> _Texte fourni_:
+ + +
Deux-cent-unième numéro de Chemins d’histoire, sixième de la sixième saison
Émission diffusée le mardi 29 octobre 2024
L’invité : Jérémie Foa, maître de conférences, habilité à diriger des recherches à Aix-Marseille Université, auteur de Survivre. Une histoire des guerres de Religion, Seuil, 2024, et de Tous ceux qui tombent. Visages du massacre de la Saint-Barthélemy, La Découverte, 2021, nouvelle édition en format poche, 2024.
Le thème : Manuel de survie en temps de guerre civile
Le canevas de l’émission
Un livre dédié à « cette angoisse crue et souterraine, celle de survivre dans une ville hostile, que la guerre éreinte non à distance, en quelque front lointain, mais par les rues, sur les places, quand, au cœur du familier, s’éteint la familiarité » (p. 11). Un manuel de survie en temps de stasis. « Une hypothèse centrale travaille le livre : la perte du droit à l’indifférence dans les sociétés en guerre civile et l’obligation afférente de tout expliciter » mais aussi de (tout) dissimuler (p. 12). Faire l’histoire de ces épreuves de dissimulation / d’explicitation.
Une approche micro-historique, qui emprunte ses outils à l’interactionnisme symbolique, notamment à Erving Goffman, le sociologue étatsunien. La manière de faire de Jérémie Foa. Exemples à grande échelle et intrication de la pensée sociologique, dans le cadre d’un empan chronologique large et vu dans une forme de continuité dont les césures sont un peu gommées par l’ouvrage.
+ + +
> _Données_:
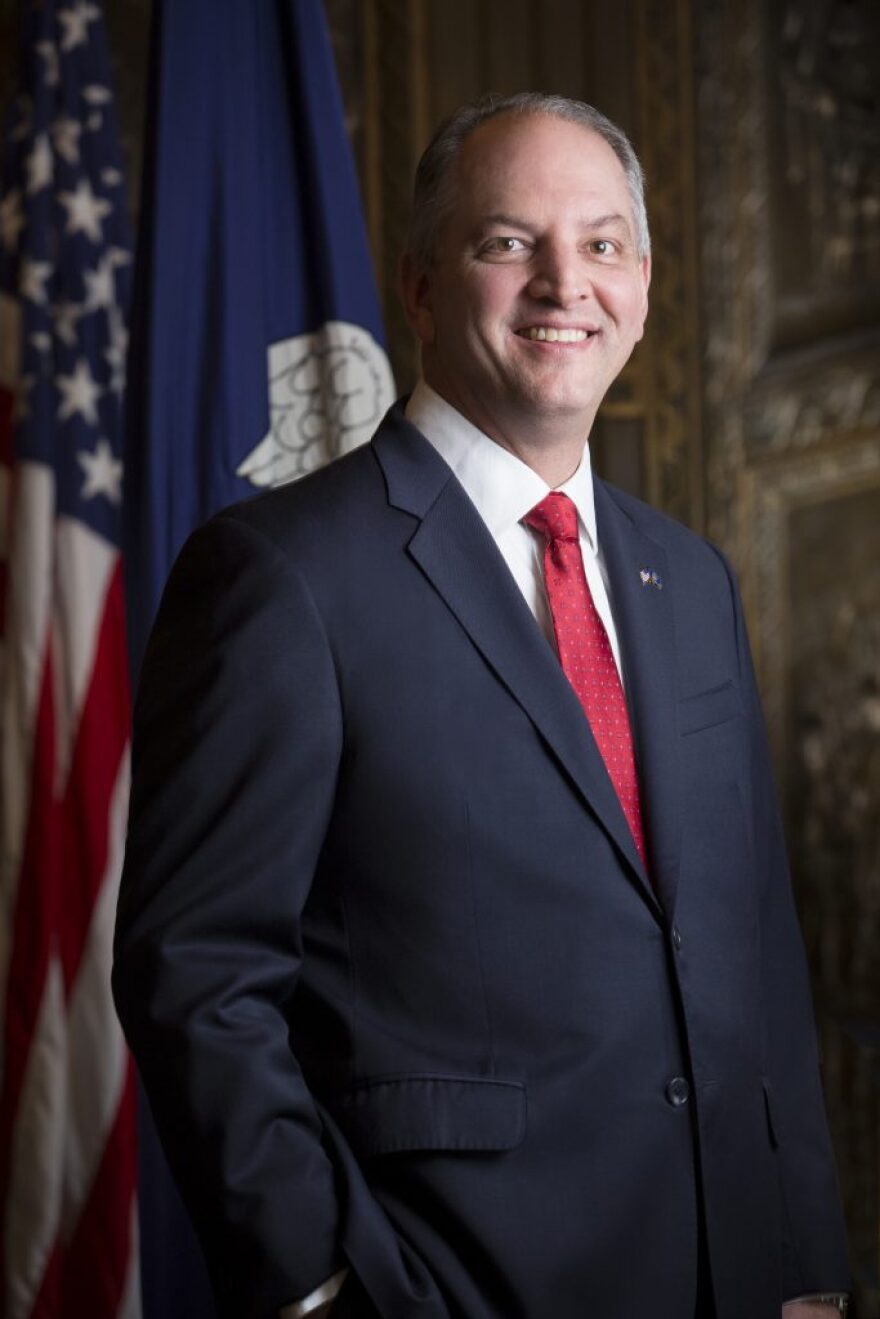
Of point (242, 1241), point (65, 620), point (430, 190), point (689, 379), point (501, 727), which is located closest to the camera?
point (242, 1241)

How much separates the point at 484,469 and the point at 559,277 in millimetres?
220


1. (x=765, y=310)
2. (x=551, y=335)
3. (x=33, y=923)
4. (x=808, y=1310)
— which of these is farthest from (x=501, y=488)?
(x=765, y=310)

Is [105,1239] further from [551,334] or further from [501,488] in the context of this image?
[551,334]

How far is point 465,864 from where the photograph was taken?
147 centimetres

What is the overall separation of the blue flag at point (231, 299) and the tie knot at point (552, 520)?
3.82 feet

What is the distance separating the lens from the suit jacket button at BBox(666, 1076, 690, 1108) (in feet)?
5.07

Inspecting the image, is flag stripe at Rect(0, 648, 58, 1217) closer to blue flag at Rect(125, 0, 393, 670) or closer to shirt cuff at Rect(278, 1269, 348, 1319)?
blue flag at Rect(125, 0, 393, 670)

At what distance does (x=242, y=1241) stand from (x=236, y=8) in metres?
2.33

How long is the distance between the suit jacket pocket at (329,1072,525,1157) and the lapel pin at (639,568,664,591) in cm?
62

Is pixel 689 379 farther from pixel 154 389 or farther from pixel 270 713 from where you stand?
pixel 270 713

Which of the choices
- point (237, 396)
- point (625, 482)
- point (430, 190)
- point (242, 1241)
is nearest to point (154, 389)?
point (237, 396)

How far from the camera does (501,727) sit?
152 cm

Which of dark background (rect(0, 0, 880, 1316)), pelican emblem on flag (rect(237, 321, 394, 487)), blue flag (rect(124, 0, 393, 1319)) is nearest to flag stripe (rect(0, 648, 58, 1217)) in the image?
blue flag (rect(124, 0, 393, 1319))

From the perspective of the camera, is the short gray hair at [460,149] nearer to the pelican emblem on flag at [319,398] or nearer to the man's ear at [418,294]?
the man's ear at [418,294]
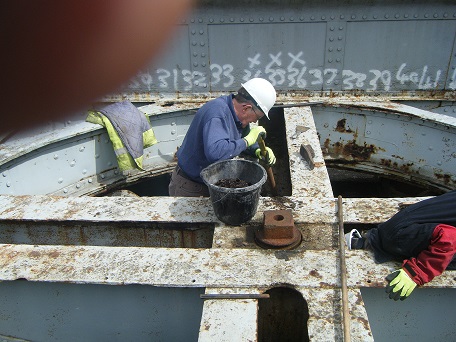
+ + +
> _Consignes de l'exercice_:
1 – Reproduisez fidèlement l'extrait de la présentation de l'émission qui débute aux mots « Le thème : Manuel » et se termine après les mots « dissimulation / d’explicitation. ».
2 – Répondez aux questions suivantes d'après la présentation de l'émission :
(a) À quelle date l'émission a-t-elle été diffusée ?
(b) Quel sociologue étatsunien est cité comme source d'outils pour l'approche micro-historique ?
(c) Chez quel éditeur l'ouvrage Survivre. Une histoire des guerres de Religion a-t-il paru ?

> _Résultats de l'exercice_:
1 –
Le thème : Manuel de survie en temps de guerre civile
Le canevas de l’émission
Un livre dédié à « cette angoisse crue et souterraine, celle de survivre dans une ville hostile, que la guerre éreinte non à distance, en quelque front lointain, mais par les rues, sur les places, quand, au cœur du familier, s’éteint la familiarité » (p. 11). Un manuel de survie en temps de stasis. « Une hypothèse centrale travaille le livre : la perte du droit à l’indifférence dans les sociétés en guerre civile et l’obligation afférente de tout expliciter » mais aussi de (tout) dissimuler (p. 12). Faire l’histoire de ces épreuves de dissimulation / d’explicitation.

2 –
(a) Le mardi 29 octobre 2024.
(b) Erving Goffman.
(c) Au Seuil.